Tepat setelah Haji Affandi pergi, pegawai bank datang
memberi surat peringatan soal keterlambatan membayar cicilan. ”Kalau ibu tidak
bisa membayar, terpaksa rumah kami sita untuk dilelang.”
Malamnya, Denok melakukan salat tahajud. Di akhir shalatnya,
dia berdoa: Tuhan, berikanlah hamba suara-Mu, kepadaku.*)
***
Esoknya, seminggu sebelum pelantikan anggota DPRD Kabupaten
Moro Seneng, Denok pergi ke rumah Pak Sugeng, ketua DPC PPDK, orang yang dulu
gigih membujuk Otong agar mau menjadi caleg. Denok datang sendirian. Anaknya dia
titipkan pada ibunya yang sejak Otong meninggal selalu mendampingi Denok.

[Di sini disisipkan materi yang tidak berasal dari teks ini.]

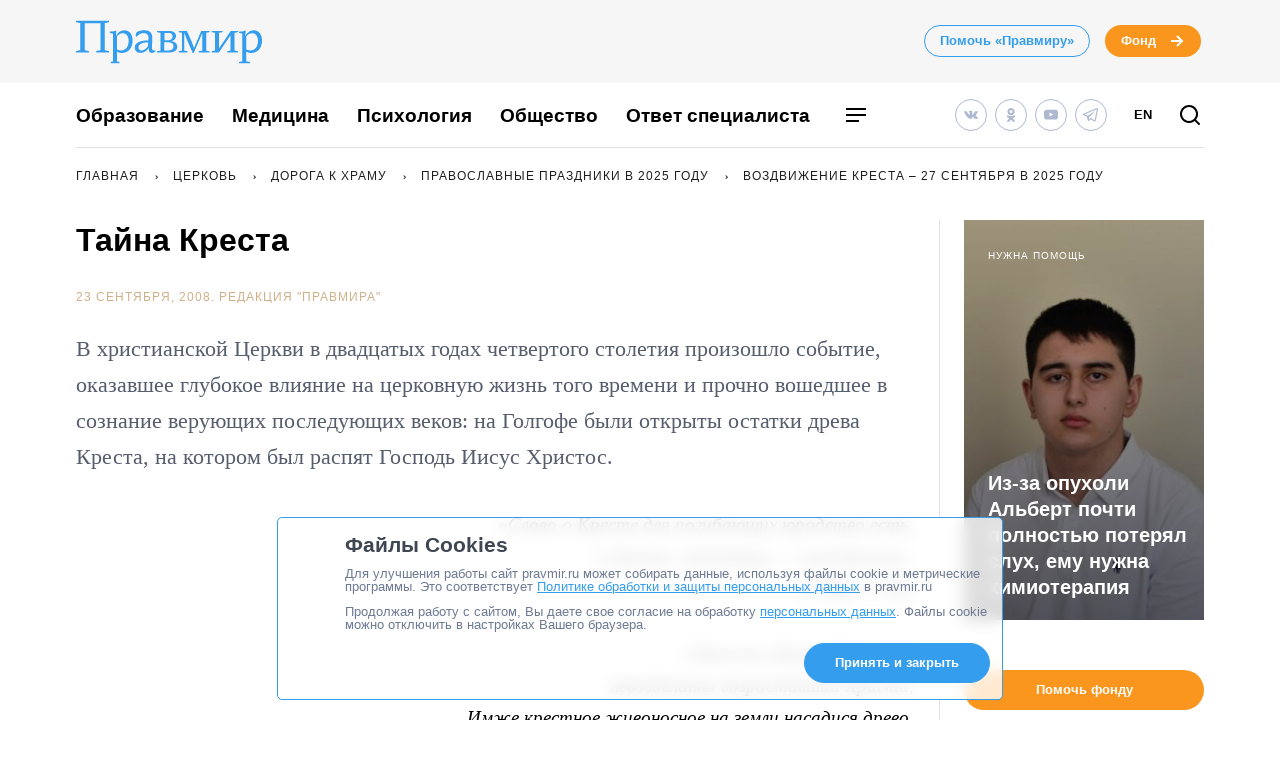

--- FILE ---
content_type: image/svg+xml
request_url: https://www.pravmir.ru/wp-content/themes/pravmir-v4/assets/images/content/stella_black_32x32.svg
body_size: 397
content:
<svg width="32" height="33" viewBox="0 0 32 33" fill="none" xmlns="http://www.w3.org/2000/svg">
<path d="M0 15.7464C0 8.50564 0 4.88525 2.24942 2.63583C4.49884 0.386414 8.11923 0.386414 15.36 0.386414L16.64 0.386414C23.8808 0.386414 27.5012 0.386414 29.7506 2.63583C32 4.88525 32 8.50564 32 15.7464V17.0264C32 24.2672 32 27.8876 29.7506 30.137C27.5012 32.3864 23.8808 32.3864 16.64 32.3864H15.36C8.11923 32.3864 4.49884 32.3864 2.24942 30.137C0 27.8876 0 24.2672 0 17.0264L0 15.7464Z" fill="#202022"/>
<path fill-rule="evenodd" clip-rule="evenodd" d="M19.4347 12.9507C17.0027 10.5189 16.8027 6.87387 16.7227 0.386414H15.2773C15.1973 6.87121 14.9973 10.5162 12.5653 12.9507C10.1333 15.3825 6.488 15.5851 0 15.6651V17.1077C6.48533 17.1877 10.1307 17.3903 12.5653 19.8221C14.9973 22.2539 15.1973 25.899 15.2773 32.3864H16.7227C16.8027 25.9016 17.0027 22.2566 19.4347 19.8221C21.8667 17.3903 25.512 17.1877 32 17.1077V15.6651C25.512 15.5851 21.8667 15.3852 19.4347 12.9507Z" fill="white"/>
</svg>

Sambil terisak, dan itu isak yang tak dibuat-buat, Denok
menyampaikan persoalan keuangan yang dihadapinya. Denok juga menyebutkan kalau
kedatangannya atas saran Haji Affandi. ”Tolong, Pak. Pinjami saya uang. Untuk
membayar cicilan rumah dan modal usaha barang rongsokan. Tidak banyak. Kalau
ada, saya mau pinjam 35 juta saja. Nanti pelan-pelan saya cicil bayarnya,” kata
Denok.
Pak Sugeng tidak mengiyakan tapi tidak juga menolak. Dia
mengaku prihatin dan meminta maaf karena tidak sempat melayat saat Otong
dikebumikan. Yang bisa dijanjikan Pak Sugeng adalah dia akan memimpin rapat
partai dulu untuk menyikapi situasi yang dihadapi Denok.
”Mbak Denok tidak usah khawatir. Mbak Denok kan rakyat, saya
juga wakil rakyat. Jadi masalah Mbak Denok juga masalah saya. Suara rakyat
seperti Mbak Denok juga masalah saya. Suara rakyat seperti Mbak Denok, kan
suara Tuhan,” kata Pak Sugeng sambil tersenyum.
Denok sumringah. Baru semalam dia berdoa, ”Tuhan berikanlah
suara-Mu, kepadaku, ealah… Pak Sugeng malah sudah menganggapnya sebagai suara
Tuhan. Ini pertanda bagus. Tuhan mendengar doa saya, kata Denok dalam hati.
Seminggu setelah itu, Denok kembali datang ke rumah Pak
Sugeng. Dilihatnya Pak Sugeng sudah mengenakan baju safari. Gagah betul dia,
pikir Denok. Kalau Otong masih hidup pasti akan segagah itu juga, begitu Denok
berkhayal.
Tapi Pak Sugeng meminta maaf karena belum ada keputusan
partai terkait situasi yang dihadapi Denok. ”Kita masih sibuk konsolidasi
terkait pekerjaan baru di DPRD,“ kata Pak Sugeng. ”Dua minggu lagi datang, ya.“
Dua minggu kurang beberapa hari yang dijanjikan Pak Sugeng,
Denok kedatangan tamu. Ternyata itu suruhan Pak Sugeng. Dia menitipkan sepucuk
surat dan menyampaikan maaf karena Pak Sugeng tidak bisa datang langsung.
Setelah tamu itu pulang, Denok membaca surat dari Pak Sugeng. Isinya: Pak
Sugeng menyanggupi permintaan Denok.
Malamnya, untuk kedua kalinya, Denok salat tahajud dan
kembali berdoa: ”Tuhan, berikanlah suara-Mu, kepadaku.“
***
Denok mendesah-desah menahan rasa nikmat yang sudah
berbulan-bulan tidak lagi ia rasakan. Mulanya ia ingat wajah Otong, tapi
lama-kelamaan, Denok tak ingat apa-apa lagi. Dia hanya menuruti naluri alami
yang sedang menggerayangi sekujur tubuhnya.
Pak Sugeng menyumpal mulut Denok, istri muda yang baru
dinikahinya sore tadi secara siri. Dia tak suka suara desahan Denok yang makin
lama makin keras dan nyaris menjerit-jerit.
Setelah hajat keduanya berhasil ditunaikan, masih dalam keadaan
telanjang, Denok berkata pada Pak Sugeng: ”Mas, kenapa mulut saya disumpal?
Katanya suara saya itu suara Tuhan?”
Pak Sugeng menjawab pertanyaan itu dengan dengkuran yang
bunyinya persis seperti suara kodok di musim hujan.
***
*) Dikutip dari sajak ”Tentang Seseorang yang Terbunuh di
Sekitar Hari Pemilihan Umum” karya Goenawan Mohammad. Judul cerpen ini bisa
dianggap sebagai alusi dari judul sajak tersebut.